“Trash”
by Souvankham Thammavongsa
from the June 13, 2022 issue of The New Yorker
Souvankham Thammavongsa made her New Yorker debut last year with “Good-Looking,” after she was already an acclaimed short story write, having won the Giller Prize for her 2020 collection How to Pronounce Knife.
I love the way this one, “Trash,” begins:
I don’t know why I didn’t think of someone like Miss Emily. It never occurred to me to imagine her. I guess you could say I lacked imagination. I married her son after knowing him for only five days. A whirlwind romance.
The first few paragraphs go on to describe the narrator’s first encounter with “Miss Emily’s son” — the one that will lead to their marriage five days later (“He was funny and friendly and polite.

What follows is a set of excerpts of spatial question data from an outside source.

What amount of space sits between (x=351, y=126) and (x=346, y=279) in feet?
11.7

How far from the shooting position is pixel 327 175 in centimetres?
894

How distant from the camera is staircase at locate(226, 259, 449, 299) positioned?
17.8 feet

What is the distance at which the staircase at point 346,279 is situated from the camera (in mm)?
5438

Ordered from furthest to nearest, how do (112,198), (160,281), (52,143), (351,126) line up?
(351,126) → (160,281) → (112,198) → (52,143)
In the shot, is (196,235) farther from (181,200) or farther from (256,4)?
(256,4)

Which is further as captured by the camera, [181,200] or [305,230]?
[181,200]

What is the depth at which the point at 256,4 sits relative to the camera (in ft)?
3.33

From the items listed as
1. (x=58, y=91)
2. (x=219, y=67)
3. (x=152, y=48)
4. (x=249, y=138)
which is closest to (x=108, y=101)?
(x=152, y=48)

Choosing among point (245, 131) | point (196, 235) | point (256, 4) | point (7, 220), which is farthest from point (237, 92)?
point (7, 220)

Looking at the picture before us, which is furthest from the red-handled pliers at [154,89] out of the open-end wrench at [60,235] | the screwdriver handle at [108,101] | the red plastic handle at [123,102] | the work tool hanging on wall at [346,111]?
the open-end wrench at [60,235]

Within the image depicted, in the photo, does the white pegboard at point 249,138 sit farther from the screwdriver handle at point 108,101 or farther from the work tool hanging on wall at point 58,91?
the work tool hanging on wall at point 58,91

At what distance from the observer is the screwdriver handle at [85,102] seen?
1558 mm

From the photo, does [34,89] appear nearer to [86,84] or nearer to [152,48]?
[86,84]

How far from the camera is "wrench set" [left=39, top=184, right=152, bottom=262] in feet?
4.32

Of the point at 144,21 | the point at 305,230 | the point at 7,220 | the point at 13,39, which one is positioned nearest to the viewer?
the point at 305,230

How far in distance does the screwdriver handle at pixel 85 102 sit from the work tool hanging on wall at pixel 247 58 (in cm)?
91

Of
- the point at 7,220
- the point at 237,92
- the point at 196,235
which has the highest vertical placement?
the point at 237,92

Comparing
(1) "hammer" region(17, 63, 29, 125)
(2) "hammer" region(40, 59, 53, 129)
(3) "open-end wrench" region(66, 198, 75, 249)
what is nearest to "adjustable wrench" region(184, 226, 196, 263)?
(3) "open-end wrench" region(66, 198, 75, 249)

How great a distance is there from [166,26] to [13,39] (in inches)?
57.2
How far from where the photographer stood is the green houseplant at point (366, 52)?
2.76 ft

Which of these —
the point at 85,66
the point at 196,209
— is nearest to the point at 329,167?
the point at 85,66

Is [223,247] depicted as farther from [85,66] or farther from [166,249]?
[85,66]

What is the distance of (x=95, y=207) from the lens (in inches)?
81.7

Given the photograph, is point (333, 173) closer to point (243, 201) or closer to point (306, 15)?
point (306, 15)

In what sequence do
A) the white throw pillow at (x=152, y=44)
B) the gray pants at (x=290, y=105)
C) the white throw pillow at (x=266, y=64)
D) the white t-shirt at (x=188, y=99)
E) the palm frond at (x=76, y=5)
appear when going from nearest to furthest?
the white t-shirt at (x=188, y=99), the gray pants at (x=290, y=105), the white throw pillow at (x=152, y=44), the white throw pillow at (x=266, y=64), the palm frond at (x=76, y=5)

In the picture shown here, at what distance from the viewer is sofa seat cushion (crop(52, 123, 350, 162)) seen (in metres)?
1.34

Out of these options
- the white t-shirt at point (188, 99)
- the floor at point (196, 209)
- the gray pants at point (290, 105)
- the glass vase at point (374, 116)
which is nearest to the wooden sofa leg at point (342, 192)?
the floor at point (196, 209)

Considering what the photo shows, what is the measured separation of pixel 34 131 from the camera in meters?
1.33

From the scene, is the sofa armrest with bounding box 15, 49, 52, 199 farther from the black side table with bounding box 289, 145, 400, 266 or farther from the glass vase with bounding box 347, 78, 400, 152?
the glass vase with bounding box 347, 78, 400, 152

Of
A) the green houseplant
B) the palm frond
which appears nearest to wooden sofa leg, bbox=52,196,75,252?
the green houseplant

That’s all I really need to know about anyone.”) — and I think the sly focus on Miss Emily is going to be a fun way to explore each of these relationships.
A few days after the marriage, she finally meets Miss Emily:
She was so eager to meet me. She made her son drive her to the supermarket, and they waited in the parking lot for two hours until I finished my shift. I had been on my feet for eight hours, so I wasn’t looking too hot or feeling that great about myself. But I didn’t think of things like that, impressions — first impressions — what they mean and how people don’t change their feelings about you even years after.
If you have a chance, please share your thoughts below! I look forward to finishing the story and to seeing what you all think!
I used my last free article this month, and I really liked it! I could have listened to it read by the author, which is pretty cool. I was getting a mild Convenience Store Woman vibe…
Souvankham Thammavongsa’s short story, “Trash” features a confident, unassuming and very smooth narrative arc; it looks as if the plucky heroine has found her Prince Charming and a sympathetic and compassionate mother-in-law, Miss Emily.
Yet our heroine is a hard-working innocent survivor who is not asking for very much out of life. She’s not harshly evaluative of others, is generous and so marries quickly. “He was funny and friendly and polite. That’s all I really need to know about anyone.”
But anyone who genuinely enjoys scanning the groceries of others at a supermarket possibly seems not to understand the tooth and claw nature connected with existing in this universe. Even then, she is a winning sort of character as lauratfrey noted.
Such generosity doesn’t go very far with others who can label such a person completely useless unless they’ve reached a certain high level of visible achievement. Maybe it’s my own bad, but I perceive a slight psychological stain within the character of well-intentioned high achievers like Miss Emily who thinks anyone can do as well as she did.
But there is great turn in the story near the end where we find Miss Emily sprouting socially beastly notions or tendencies on account of her son having fallen short of her stellar record and so she now expects her daughter-in-law to be her son’s slave, who will make amends or compensate for all his inadequacies.
Our protagonist’s happiness scanning customer’s groceries at a well stocked, well-inventoried supermarket is totally ignored by the achievement-obsessed Miss Emily.
Miss Emily seems the evil witch in this dysfunctional family fairy tale that mildly questions Miss Emily’s middle class idea that only high achievement leads to happiness and all the other details will sort themselves out; that anyone can work themselves up from having been born as trash.
Of course it is a little alarming to think we might all be born pieces of trash with no connection to any love, compassion or respect that might have accompanied our conception or that anything like that is totally meaningless. Sort of in Miss Emily’s mind, our caste has been cast on us like a spell from which no redemption is possible except through hard work and sacrifice.
I admire how even handed and none feather ruffling or non polarizing the characterization is here; the story may be all about Miss Emily or it is all about the protagonist, whose antagonist is Miss Emily. Like in the Super Bowl one picks one’s team and each one has it’s good and bad points..
Unfortunately Miss Emily’s trash obsession makes her only too happy to use and manipulate others. As her barometric pressure drops, she develops unseemly negative tendencies that completely overpower her previous kindly disposition.
I don’t like the label “trash” because it seems like evaluative labeling happening either secretly or quite right in front our face no matter who you are, who you’re with or where you are.
That this hidden brutal reality is carefully closeted in the beginning yet wildly bursts free as the final emerging turn in this short story makes it a somewhat friendly yet brutal offbeat short story gem.
Disaster is never too far from occurring out of the random benign details of a somewhat simple but quick whirlwind marriage.